**Task description**
Return exactly those lines of the material that fall between the line with "common name: spotted hyena" and the final line, both included.

**Input data**
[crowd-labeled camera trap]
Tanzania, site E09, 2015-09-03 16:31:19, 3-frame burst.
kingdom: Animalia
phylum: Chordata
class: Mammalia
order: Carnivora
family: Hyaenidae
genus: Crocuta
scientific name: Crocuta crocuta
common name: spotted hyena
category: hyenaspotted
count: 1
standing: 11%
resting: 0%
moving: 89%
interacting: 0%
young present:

**Output of the exercise**
common name: spotted hyena
category: hyenaspotted
count: 1
standing: 11%
resting: 0%
moving: 89%
interacting: 0%
young present:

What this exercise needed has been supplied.